[[ Information given, beginning ]]

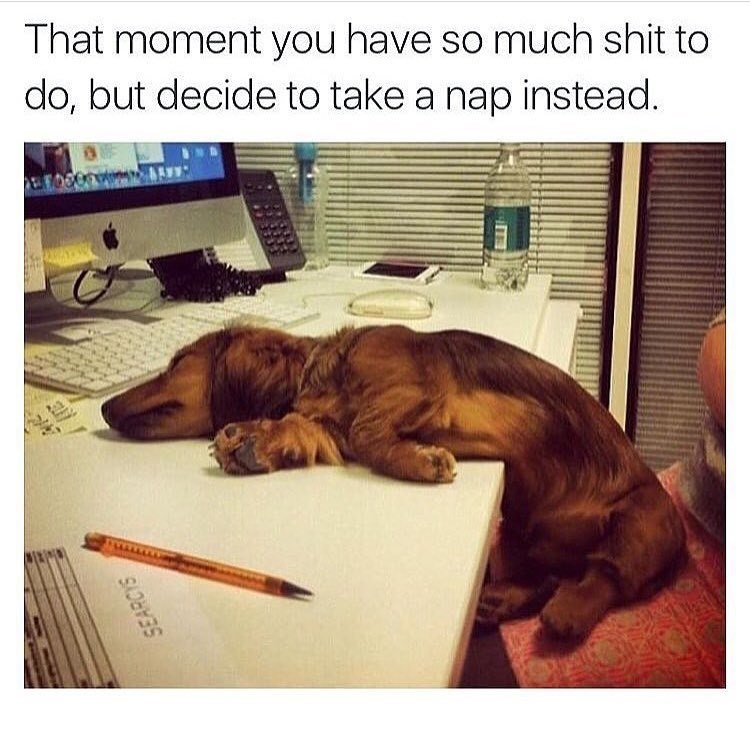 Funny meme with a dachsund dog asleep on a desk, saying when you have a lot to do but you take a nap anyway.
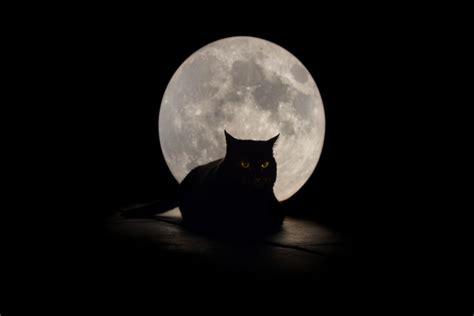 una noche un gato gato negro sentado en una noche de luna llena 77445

[[ Information given, end ]]
[[ Information given, beginning ]]

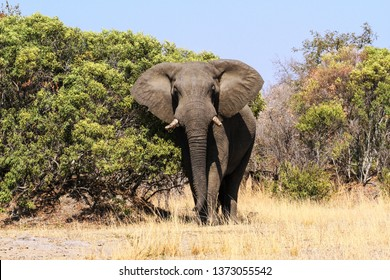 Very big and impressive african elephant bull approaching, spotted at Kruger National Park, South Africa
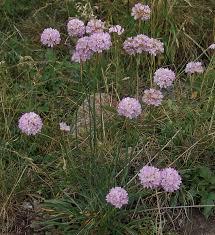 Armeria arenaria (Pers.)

[[ Information given, end ]]

» Exercise brief:
Could the stretch from the line with "Funny meme with" through the line with "una noche un" in the listing above be restated word for word, minus the pictures?

» Expected answer:
 Funny meme with a dachsund dog asleep on a desk, saying when you have a lot to do but you take a nap anyway.
 una noche un gato gato negro sentado en una noche de luna llena 77445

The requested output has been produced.